§ **Exercise**:
Everything in the listing below needs to be returned word for word.

§

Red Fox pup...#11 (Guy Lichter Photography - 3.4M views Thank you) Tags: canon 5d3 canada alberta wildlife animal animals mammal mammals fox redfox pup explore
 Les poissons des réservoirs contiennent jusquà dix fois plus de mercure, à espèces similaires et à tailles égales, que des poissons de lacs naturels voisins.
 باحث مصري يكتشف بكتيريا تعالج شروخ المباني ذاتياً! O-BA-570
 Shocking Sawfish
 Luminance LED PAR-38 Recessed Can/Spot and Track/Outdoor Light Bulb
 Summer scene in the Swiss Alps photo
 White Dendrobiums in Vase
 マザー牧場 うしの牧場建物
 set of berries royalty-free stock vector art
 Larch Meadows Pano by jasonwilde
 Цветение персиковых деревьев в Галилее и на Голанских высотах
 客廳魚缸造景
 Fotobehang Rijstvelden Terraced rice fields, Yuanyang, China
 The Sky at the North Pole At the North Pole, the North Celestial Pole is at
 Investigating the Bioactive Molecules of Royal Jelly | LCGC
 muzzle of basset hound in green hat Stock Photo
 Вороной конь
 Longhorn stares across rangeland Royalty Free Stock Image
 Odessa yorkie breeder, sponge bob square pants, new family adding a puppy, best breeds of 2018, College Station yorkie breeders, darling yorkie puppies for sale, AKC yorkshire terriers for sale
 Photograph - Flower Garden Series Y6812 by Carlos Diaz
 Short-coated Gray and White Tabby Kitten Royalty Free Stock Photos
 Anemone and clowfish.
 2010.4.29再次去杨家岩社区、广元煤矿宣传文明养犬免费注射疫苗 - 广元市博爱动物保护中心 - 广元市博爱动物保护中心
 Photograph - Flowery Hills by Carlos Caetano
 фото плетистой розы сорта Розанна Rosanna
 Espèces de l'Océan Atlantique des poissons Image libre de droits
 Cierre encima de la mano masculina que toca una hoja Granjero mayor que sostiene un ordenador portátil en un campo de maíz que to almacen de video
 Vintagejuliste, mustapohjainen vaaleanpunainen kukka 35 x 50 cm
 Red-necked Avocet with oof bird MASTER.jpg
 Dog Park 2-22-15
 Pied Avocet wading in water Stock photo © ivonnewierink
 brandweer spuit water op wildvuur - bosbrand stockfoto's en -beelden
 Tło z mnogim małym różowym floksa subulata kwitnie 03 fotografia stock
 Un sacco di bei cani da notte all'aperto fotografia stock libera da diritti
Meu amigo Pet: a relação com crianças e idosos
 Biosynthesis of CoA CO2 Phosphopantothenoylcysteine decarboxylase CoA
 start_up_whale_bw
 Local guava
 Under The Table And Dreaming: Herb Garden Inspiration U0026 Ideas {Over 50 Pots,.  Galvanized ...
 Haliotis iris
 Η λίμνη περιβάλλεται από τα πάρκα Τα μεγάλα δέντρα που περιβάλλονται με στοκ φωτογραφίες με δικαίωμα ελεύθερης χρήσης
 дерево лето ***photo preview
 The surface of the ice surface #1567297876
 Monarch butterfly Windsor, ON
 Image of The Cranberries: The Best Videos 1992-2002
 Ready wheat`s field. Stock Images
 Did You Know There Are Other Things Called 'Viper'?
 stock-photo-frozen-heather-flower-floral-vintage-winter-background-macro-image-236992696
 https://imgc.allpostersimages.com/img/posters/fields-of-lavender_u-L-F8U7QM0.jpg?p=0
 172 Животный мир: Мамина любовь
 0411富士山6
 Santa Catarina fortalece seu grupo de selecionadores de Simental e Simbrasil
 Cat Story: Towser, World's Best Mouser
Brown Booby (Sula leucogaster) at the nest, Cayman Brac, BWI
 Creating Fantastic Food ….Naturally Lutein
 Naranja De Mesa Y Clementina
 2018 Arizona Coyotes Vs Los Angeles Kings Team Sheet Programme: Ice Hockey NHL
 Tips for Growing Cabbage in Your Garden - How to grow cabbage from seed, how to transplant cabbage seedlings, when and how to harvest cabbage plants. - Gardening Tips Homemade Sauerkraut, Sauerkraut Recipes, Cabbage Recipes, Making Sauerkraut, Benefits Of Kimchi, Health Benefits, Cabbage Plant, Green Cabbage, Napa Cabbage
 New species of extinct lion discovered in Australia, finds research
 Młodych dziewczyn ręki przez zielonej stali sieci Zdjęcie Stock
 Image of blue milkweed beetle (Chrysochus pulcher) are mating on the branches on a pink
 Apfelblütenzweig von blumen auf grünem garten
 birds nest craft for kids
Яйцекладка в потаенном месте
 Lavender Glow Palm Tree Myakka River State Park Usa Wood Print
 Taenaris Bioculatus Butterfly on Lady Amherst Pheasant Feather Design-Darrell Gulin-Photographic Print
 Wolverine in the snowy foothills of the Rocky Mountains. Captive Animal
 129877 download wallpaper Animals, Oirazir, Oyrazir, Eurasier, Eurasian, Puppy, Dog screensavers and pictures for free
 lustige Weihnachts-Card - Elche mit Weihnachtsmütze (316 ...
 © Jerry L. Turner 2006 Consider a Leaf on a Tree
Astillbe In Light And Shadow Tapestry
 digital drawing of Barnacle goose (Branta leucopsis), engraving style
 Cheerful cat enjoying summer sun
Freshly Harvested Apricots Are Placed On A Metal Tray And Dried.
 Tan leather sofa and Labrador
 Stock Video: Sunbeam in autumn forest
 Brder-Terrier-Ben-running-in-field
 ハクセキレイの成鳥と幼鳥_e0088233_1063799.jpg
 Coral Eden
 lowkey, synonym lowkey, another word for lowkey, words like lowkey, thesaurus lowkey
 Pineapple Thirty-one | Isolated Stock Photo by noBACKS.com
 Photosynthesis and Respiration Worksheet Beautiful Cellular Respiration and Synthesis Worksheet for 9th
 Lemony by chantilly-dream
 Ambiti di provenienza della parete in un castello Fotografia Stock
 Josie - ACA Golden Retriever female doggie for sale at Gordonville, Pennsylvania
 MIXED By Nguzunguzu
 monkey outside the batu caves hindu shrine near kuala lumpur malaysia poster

§

§ **Output for this exercise**:
Red Fox pup...#11 (Guy Lichter Photography - 3.4M views Thank you) Tags: canon 5d3 canada alberta wildlife animal animals mammal mammals fox redfox pup explore
 Les poissons des réservoirs contiennent jusquà dix fois plus de mercure, à espèces similaires et à tailles égales, que des poissons de lacs naturels voisins.
 باحث مصري يكتشف بكتيريا تعالج شروخ المباني ذاتياً! O-BA-570
 Shocking Sawfish
 Luminance LED PAR-38 Recessed Can/Spot and Track/Outdoor Light Bulb
 Summer scene in the Swiss Alps photo
 White Dendrobiums in Vase
 マザー牧場 うしの牧場建物
 set of berries royalty-free stock vector art
 Larch Meadows Pano by jasonwilde
 Цветение персиковых деревьев в Галилее и на Голанских высотах
 客廳魚缸造景
 Fotobehang Rijstvelden Terraced rice fields, Yuanyang, China
 The Sky at the North Pole At the North Pole, the North Celestial Pole is at
 Investigating the Bioactive Molecules of Royal Jelly | LCGC
 muzzle of basset hound in green hat Stock Photo
 Вороной конь
 Longhorn stares across rangeland Royalty Free Stock Image
 Odessa yorkie breeder, sponge bob square pants, new family adding a puppy, best breeds of 2018, College Station yorkie breeders, darling yorkie puppies for sale, AKC yorkshire terriers for sale
 Photograph - Flower Garden Series Y6812 by Carlos Diaz
 Short-coated Gray and White Tabby Kitten Royalty Free Stock Photos
 Anemone and clowfish.
 2010.4.29再次去杨家岩社区、广元煤矿宣传文明养犬免费注射疫苗 - 广元市博爱动物保护中心 - 广元市博爱动物保护中心
 Photograph - Flowery Hills by Carlos Caetano
 фото плетистой розы сорта Розанна Rosanna
 Espèces de l'Océan Atlantique des poissons Image libre de droits
 Cierre encima de la mano masculina que toca una hoja Granjero mayor que sostiene un ordenador portátil en un campo de maíz que to almacen de video
 Vintagejuliste, mustapohjainen vaaleanpunainen kukka 35 x 50 cm
 Red-necked Avocet with oof bird MASTER.jpg
 Dog Park 2-22-15
 Pied Avocet wading in water Stock photo © ivonnewierink
 brandweer spuit water op wildvuur - bosbrand stockfoto's en -beelden
 Tło z mnogim małym różowym floksa subulata kwitnie 03 fotografia stock
 Un sacco di bei cani da notte all'aperto fotografia stock libera da diritti
Meu amigo Pet: a relação com crianças e idosos
 Biosynthesis of CoA CO2 Phosphopantothenoylcysteine decarboxylase CoA
 start_up_whale_bw
 Local guava
 Under The Table And Dreaming: Herb Garden Inspiration U0026 Ideas {Over 50 Pots,.  Galvanized ...
 Haliotis iris
 Η λίμνη περιβάλλεται από τα πάρκα Τα μεγάλα δέντρα που περιβάλλονται με στοκ φωτογραφίες με δικαίωμα ελεύθερης χρήσης
 дерево лето ***photo preview
 The surface of the ice surface #1567297876
 Monarch butterfly Windsor, ON
 Image of The Cranberries: The Best Videos 1992-2002
 Ready wheat`s field. Stock Images
 Did You Know There Are Other Things Called 'Viper'?
 stock-photo-frozen-heather-flower-floral-vintage-winter-background-macro-image-236992696
 https://imgc.allpostersimages.com/img/posters/fields-of-lavender_u-L-F8U7QM0.jpg?p=0
 172 Животный мир: Мамина любовь
 0411富士山6
 Santa Catarina fortalece seu grupo de selecionadores de Simental e Simbrasil
 Cat Story: Towser, World's Best Mouser
Brown Booby (Sula leucogaster) at the nest, Cayman Brac, BWI
 Creating Fantastic Food ….Naturally Lutein
 Naranja De Mesa Y Clementina
 2018 Arizona Coyotes Vs Los Angeles Kings Team Sheet Programme: Ice Hockey NHL
 Tips for Growing Cabbage in Your Garden - How to grow cabbage from seed, how to transplant cabbage seedlings, when and how to harvest cabbage plants. - Gardening Tips Homemade Sauerkraut, Sauerkraut Recipes, Cabbage Recipes, Making Sauerkraut, Benefits Of Kimchi, Health Benefits, Cabbage Plant, Green Cabbage, Napa Cabbage
 New species of extinct lion discovered in Australia, finds research
 Młodych dziewczyn ręki przez zielonej stali sieci Zdjęcie Stock
 Image of blue milkweed beetle (Chrysochus pulcher) are mating on the branches on a pink
 Apfelblütenzweig von blumen auf grünem garten
 birds nest craft for kids
Яйцекладка в потаенном месте
 Lavender Glow Palm Tree Myakka River State Park Usa Wood Print
 Taenaris Bioculatus Butterfly on Lady Amherst Pheasant Feather Design-Darrell Gulin-Photographic Print
 Wolverine in the snowy foothills of the Rocky Mountains. Captive Animal
 129877 download wallpaper Animals, Oirazir, Oyrazir, Eurasier, Eurasian, Puppy, Dog screensavers and pictures for free
 lustige Weihnachts-Card - Elche mit Weihnachtsmütze (316 ...
 © Jerry L. Turner 2006 Consider a Leaf on a Tree
Astillbe In Light And Shadow Tapestry
 digital drawing of Barnacle goose (Branta leucopsis), engraving style
 Cheerful cat enjoying summer sun
Freshly Harvested Apricots Are Placed On A Metal Tray And Dried.
 Tan leather sofa and Labrador
 Stock Video: Sunbeam in autumn forest
 Brder-Terrier-Ben-running-in-field
 ハクセキレイの成鳥と幼鳥_e0088233_1063799.jpg
 Coral Eden
 lowkey, synonym lowkey, another word for lowkey, words like lowkey, thesaurus lowkey
 Pineapple Thirty-one | Isolated Stock Photo by noBACKS.com
 Photosynthesis and Respiration Worksheet Beautiful Cellular Respiration and Synthesis Worksheet for 9th
 Lemony by chantilly-dream
 Ambiti di provenienza della parete in un castello Fotografia Stock
 Josie - ACA Golden Retriever female doggie for sale at Gordonville, Pennsylvania
 MIXED By Nguzunguzu
 monkey outside the batu caves hindu shrine near kuala lumpur malaysia poster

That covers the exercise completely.